Kitty had seen Anna every day, was in love with her, and had imagined her inevitably in lilac. But now, seeing her in black, she felt that she had never understood all her loveliness. She saw her now in a completely new and, for her, unexpected way. Now she understood that Anna could not have been in lilac, that her loveliness consisted precisely in always standing out from what she wore, that what she wore was never seen on her. And the black dress with luxurious lace was not seen on her; it was just a frame, and only she was seen - simple, natural, graceful, and at the same time gay and animated.
She stood, as always, holding herself extremely erect, and, when Kitty approached this group, was talking with the host, her head turned slightly towards him.
‘No, I won’t cast a stone,’33 she replied to something, ‘though I don’t understand it,’ she went on, shrugging her shoulders, and with a tender, protective smile turned at once to Kitty. After a fleeting feminine glance over her dress, she made a barely noticeable but, for Kitty, understandable movement of her head, approving of her dress and beauty. ‘You even come into the ballroom dancing,’ she added.
‘This is one of my most faithful helpers,’ said Korsunsky, bowing to Anna Arkadyevna, whom he had not yet seen. ‘The princess helps to make a ball gay and beautiful. Anna Arkadyevna, a turn of the waltz?’ he said, inclining.

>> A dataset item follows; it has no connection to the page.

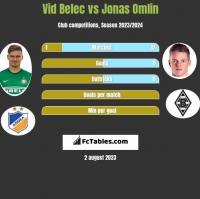 Vid Belec vs Jonas Omlin h2h player stats
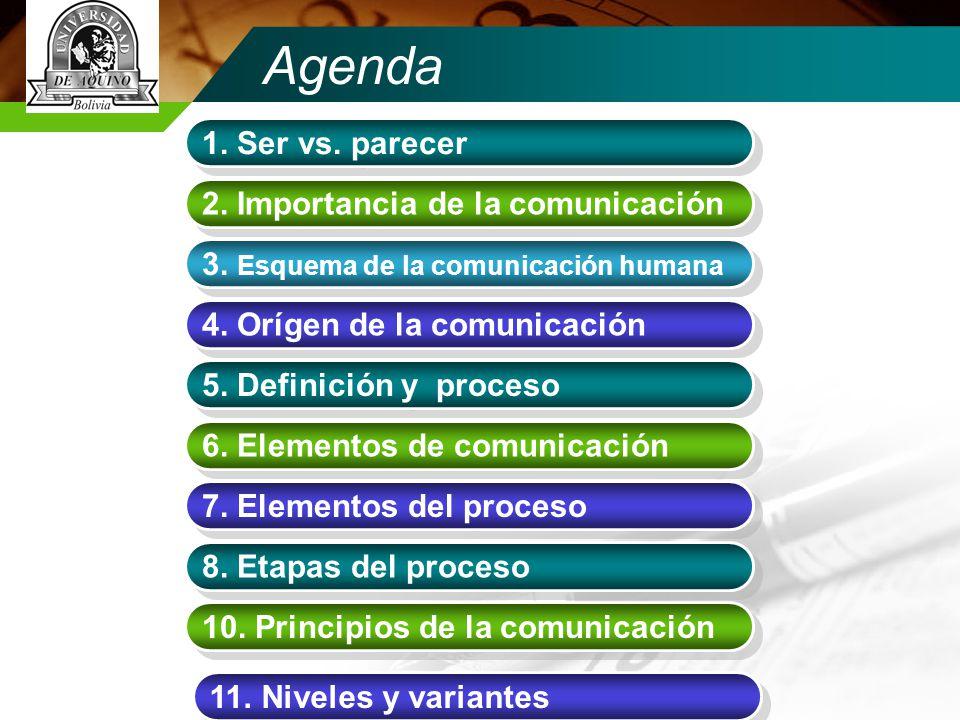Agenda 1. Ser vs. parecer 2. Importancia de la comunicación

‘So you’re acquainted?’ asked the host.
‘With whom are we not acquainted? My wife and I are like white wolves, everybody knows us,’ replied Korsunsky. ‘A turn of the waltz, Anna Arkadyevna?’
‘I don’t dance when I can help it,’ she said.
‘But tonight you can’t,’ replied Korsunsky.
Just then Vronsky approached.
‘Well, if I can’t help dancing tonight, let’s go then,’ she said, ignoring Vronsky’s bow, and she quickly raised her hand to Korsunsky’s shoulder.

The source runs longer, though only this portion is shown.